Task requirements
Please recast the rows from the line with "How far is parking" up to and including the line with "555 centimetres" as a Markdown table with the columns Row No. and Line Text, leaving out any blank lines.

Task inputs
· · ·

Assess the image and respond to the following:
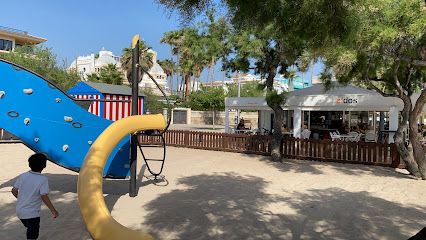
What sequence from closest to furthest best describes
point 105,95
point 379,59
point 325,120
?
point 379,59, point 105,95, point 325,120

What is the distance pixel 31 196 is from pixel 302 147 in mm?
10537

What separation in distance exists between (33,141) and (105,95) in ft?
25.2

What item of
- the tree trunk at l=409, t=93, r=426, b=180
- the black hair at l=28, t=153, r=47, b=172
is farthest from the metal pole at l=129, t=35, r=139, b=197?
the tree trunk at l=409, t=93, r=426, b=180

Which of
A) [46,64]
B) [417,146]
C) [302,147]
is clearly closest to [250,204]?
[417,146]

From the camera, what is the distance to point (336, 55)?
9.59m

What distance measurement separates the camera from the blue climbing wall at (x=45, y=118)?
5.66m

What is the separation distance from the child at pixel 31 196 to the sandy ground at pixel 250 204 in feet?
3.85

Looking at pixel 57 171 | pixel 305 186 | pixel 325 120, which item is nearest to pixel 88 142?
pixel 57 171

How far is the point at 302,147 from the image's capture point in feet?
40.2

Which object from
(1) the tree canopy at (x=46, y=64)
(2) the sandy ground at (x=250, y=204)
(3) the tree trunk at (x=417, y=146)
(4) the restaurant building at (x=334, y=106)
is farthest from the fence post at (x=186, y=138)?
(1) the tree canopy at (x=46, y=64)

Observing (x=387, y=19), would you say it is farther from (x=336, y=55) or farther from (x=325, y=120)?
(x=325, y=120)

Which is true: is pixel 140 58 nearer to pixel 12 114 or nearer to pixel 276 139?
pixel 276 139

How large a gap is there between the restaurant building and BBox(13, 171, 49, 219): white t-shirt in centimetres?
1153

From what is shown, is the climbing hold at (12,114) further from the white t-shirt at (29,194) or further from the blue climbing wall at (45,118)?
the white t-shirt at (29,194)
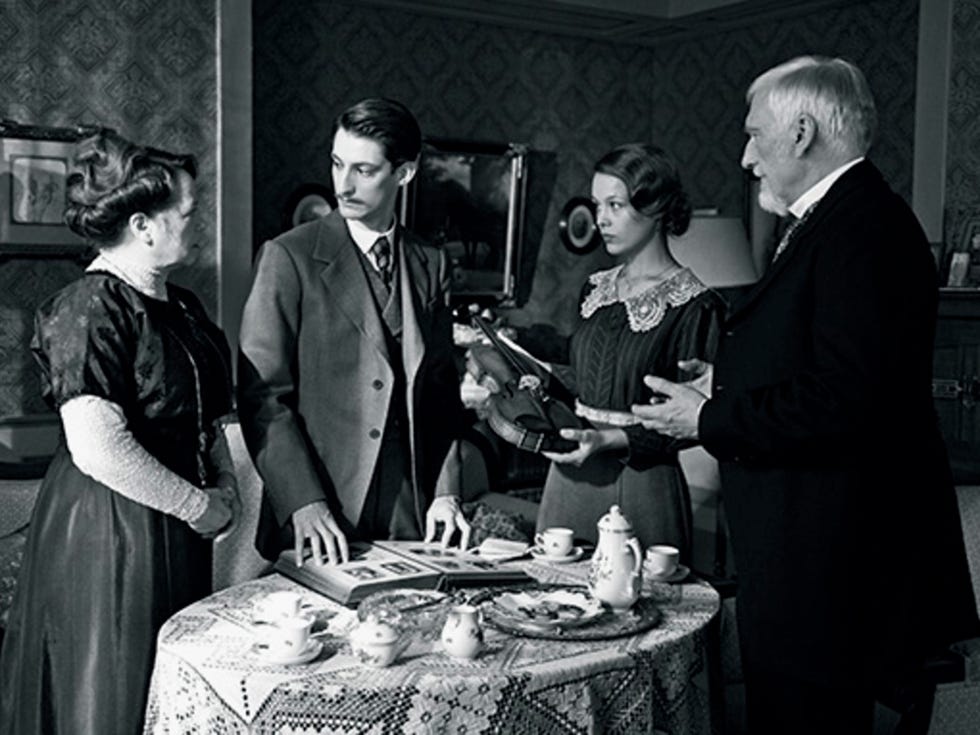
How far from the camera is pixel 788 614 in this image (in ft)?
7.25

· · ·

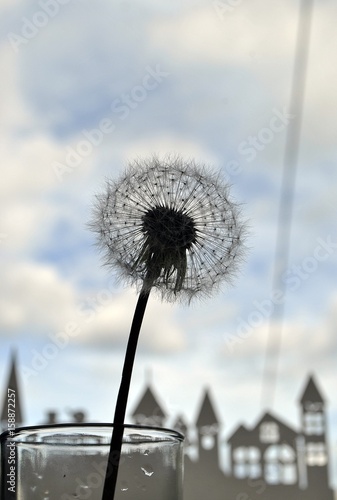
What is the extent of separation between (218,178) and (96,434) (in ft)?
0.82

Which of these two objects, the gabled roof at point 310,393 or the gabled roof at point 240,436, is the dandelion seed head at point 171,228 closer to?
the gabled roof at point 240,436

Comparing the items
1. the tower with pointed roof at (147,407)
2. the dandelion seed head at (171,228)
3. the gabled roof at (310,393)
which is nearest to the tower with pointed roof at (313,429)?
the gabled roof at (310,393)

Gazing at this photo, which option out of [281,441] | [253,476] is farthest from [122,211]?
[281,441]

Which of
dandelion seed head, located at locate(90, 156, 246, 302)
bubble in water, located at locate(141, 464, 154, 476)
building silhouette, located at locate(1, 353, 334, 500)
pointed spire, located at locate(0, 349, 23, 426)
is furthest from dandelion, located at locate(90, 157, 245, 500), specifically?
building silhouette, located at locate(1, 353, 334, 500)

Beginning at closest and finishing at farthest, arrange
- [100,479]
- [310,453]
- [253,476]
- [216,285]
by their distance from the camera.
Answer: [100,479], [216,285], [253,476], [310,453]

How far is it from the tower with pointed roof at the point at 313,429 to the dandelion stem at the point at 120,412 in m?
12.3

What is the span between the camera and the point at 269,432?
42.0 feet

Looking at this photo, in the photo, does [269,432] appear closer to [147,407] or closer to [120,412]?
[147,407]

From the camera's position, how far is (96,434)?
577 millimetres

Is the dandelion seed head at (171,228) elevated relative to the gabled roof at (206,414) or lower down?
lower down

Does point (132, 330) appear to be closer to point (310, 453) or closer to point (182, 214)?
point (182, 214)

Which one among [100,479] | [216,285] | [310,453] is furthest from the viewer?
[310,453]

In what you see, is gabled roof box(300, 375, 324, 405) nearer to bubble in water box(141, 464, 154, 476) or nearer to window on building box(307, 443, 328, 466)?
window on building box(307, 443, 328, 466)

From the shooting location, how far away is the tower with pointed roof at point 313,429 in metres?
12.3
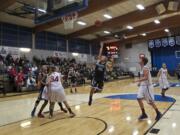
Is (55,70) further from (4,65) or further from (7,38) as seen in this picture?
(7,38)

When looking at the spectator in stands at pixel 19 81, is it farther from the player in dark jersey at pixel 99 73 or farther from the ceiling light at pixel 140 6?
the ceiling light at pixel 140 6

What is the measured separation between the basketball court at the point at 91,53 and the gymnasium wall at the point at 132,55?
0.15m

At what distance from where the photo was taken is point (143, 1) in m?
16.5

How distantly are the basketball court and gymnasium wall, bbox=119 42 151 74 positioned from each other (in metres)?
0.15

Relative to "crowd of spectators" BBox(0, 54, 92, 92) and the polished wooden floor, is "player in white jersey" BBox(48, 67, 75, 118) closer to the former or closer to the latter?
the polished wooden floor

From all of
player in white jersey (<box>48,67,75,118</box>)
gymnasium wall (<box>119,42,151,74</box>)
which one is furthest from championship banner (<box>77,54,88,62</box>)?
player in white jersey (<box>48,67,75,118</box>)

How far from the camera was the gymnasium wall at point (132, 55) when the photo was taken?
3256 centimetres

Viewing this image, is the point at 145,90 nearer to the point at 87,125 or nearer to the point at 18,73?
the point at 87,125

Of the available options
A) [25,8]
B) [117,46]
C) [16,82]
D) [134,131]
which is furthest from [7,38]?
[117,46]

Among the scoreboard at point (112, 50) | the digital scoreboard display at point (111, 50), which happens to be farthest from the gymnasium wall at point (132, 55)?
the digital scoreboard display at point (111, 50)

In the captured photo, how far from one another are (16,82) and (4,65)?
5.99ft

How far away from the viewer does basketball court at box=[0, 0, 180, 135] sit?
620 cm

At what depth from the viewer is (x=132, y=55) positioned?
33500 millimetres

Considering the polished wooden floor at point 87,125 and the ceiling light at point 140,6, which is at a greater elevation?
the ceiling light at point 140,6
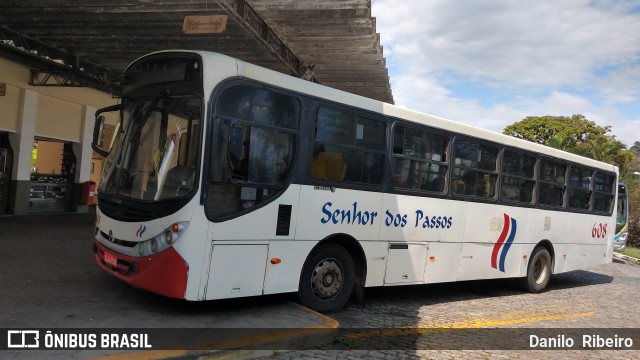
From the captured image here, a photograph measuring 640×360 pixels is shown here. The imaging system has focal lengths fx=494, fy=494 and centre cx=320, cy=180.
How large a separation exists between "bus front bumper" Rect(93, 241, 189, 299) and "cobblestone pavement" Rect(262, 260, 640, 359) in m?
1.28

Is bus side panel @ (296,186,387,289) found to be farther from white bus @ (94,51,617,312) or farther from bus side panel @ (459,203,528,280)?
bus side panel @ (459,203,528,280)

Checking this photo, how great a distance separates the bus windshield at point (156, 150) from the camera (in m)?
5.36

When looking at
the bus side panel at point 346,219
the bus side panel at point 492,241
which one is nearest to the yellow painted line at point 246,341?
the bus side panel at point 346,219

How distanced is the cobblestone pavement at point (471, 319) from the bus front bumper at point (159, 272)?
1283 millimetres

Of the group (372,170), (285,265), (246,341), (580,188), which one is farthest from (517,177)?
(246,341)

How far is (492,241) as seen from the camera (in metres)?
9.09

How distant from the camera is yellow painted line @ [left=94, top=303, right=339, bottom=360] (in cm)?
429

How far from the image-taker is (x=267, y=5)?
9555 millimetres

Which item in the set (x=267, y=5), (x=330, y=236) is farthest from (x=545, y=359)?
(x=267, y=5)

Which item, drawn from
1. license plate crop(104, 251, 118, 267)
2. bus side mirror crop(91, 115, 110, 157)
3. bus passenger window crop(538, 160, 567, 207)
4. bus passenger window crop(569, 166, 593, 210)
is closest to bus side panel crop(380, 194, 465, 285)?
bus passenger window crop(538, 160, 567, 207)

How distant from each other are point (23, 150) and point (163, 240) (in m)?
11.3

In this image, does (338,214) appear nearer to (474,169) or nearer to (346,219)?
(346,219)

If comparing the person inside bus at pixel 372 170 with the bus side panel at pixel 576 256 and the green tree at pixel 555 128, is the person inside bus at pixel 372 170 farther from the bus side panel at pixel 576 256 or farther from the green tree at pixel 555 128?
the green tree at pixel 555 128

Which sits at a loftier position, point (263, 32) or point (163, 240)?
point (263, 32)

· · ·

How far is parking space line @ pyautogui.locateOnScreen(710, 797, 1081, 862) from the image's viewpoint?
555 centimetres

· · ·

Problem solution
| Row No. | Line Text |
|---|---|
| 1 | How far is parking space line @ pyautogui.locateOnScreen(710, 797, 1081, 862) from the image's viewpoint? |
| 2 | 555 centimetres |